Document passage ->
********************
Fortunately, you can obtain much useful information by observation. Record your observations in a notebook or in a computer document so that all the information is organized in one place and does not get lost. Careful observation over time will require some effort and persistence. Note, however, that the weed problem likely did not develop in a single year, and resolving the problem will likely require several years. So, investing a little time over the course of a growing season to systematically observe the weed will likely save effort in the long run. The quality and quantity of the information you obtain and your ability to think about it are likely to improve if you share the work and results with a friend. Children can also be recruited to collect the information as a hands-on educational activity. Information you are likely to find useful and methods for obtaining it follow.

  • What sort of weed is it? Is it a summer annual, winter annual, stationary perennial or creeping perennial? Does it grow upright, sprawl across the ground or twine up crops? Do the plants begin life as a low growing rosette that later develops a flower stalk, or does it begin vertical growth immediately? How tall does it grow in your crops? These basic attributes affect a wide range of management considerations.
  • How big are the seeds? Collect some seeds and compare them with the seeds of species discussed in this book. Seed size affects depth of emergence, ability to emerge through mulch, ability of seedlings to grow despite shade from a crop, and likely modes of dispersal (for example, plants that produce many small seeds often move with soil on tires, machinery and livestock).
  • What time of year does it emerge most abundantly in your fields? What other times of year does it emerge in lesser numbers? This will tell you how rotating between crops with different planting times may affect the weed. It will also indicate the best times of year for using a tilled fallow to weed the soil.
********************
Exercise description ->
Answer these questions about the passage on observing weeds:
1. Where does it suggest recording your observations?
2. What four types of weed does it name?
3. According to it, what two things can the time of year of heaviest emergence tell you?
The material that comes next has no connection to the text.

Stored dataset entries:
********************
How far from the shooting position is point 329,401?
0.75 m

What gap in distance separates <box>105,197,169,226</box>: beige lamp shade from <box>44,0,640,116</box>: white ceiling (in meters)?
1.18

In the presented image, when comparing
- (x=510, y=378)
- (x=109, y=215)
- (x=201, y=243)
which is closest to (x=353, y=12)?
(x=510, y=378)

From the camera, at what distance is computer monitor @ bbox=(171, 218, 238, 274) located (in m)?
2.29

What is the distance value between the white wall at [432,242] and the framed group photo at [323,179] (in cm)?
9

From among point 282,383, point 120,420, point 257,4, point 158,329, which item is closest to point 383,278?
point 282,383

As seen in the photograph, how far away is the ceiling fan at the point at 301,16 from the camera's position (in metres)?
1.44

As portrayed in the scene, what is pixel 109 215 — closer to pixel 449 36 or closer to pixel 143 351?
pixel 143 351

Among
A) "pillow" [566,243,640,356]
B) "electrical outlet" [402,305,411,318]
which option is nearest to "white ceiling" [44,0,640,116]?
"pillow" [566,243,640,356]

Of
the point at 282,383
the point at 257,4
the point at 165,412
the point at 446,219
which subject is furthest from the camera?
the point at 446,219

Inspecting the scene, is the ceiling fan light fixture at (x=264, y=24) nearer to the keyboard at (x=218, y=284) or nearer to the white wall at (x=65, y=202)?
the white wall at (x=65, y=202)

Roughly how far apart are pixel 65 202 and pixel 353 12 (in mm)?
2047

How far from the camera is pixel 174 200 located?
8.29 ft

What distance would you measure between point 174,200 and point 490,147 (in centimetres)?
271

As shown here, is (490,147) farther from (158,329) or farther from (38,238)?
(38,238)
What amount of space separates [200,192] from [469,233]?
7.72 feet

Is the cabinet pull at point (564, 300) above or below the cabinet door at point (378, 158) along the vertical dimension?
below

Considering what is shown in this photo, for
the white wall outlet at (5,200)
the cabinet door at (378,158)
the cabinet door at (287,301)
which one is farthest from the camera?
********************
Answer for the task ->
1. In a notebook or in a computer document.
2. Summer annual, winter annual, stationary perennial, and creeping perennial.
3. How rotating between crops with different planting times may affect the weed, and the best times of year for using a tilled fallow to weed the soil.